Work instructions: Starting with the item containing "Panhandle Driver License" and going on through the item containing "Bougie LED Disney Stitch", switch "Single-Family" to "Multi-Family" and write out those items again with nothing else changed.

Data supplied:
# # # # #

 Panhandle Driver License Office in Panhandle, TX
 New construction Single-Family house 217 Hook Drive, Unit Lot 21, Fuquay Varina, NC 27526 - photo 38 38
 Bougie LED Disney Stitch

# # # # #

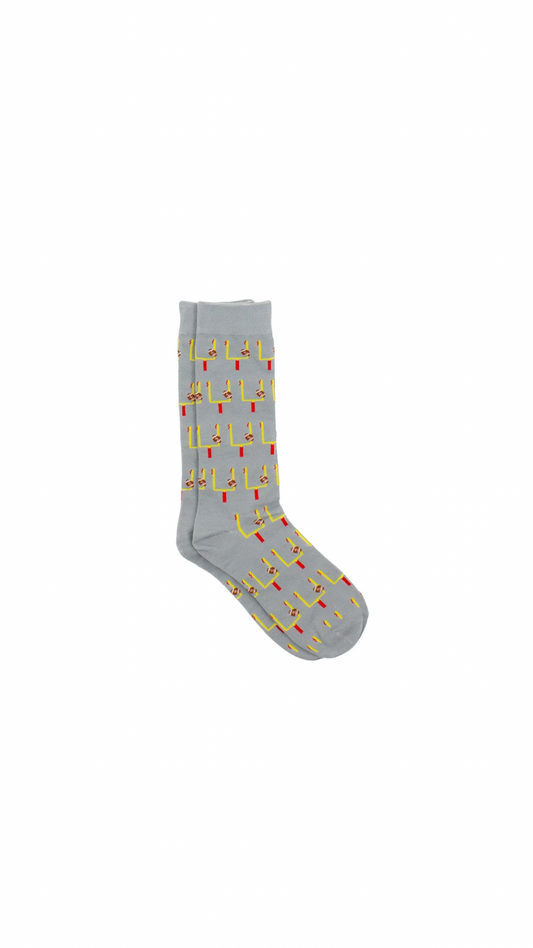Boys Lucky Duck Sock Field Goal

# # # # #

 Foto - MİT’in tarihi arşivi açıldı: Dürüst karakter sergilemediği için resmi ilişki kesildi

# # # # #

Answer to this exercise:
 Panhandle Driver License Office in Panhandle, TX
 New construction Multi-Family house 217 Hook Drive, Unit Lot 21, Fuquay Varina, NC 27526 - photo 38 38
 Bougie LED Disney Stitch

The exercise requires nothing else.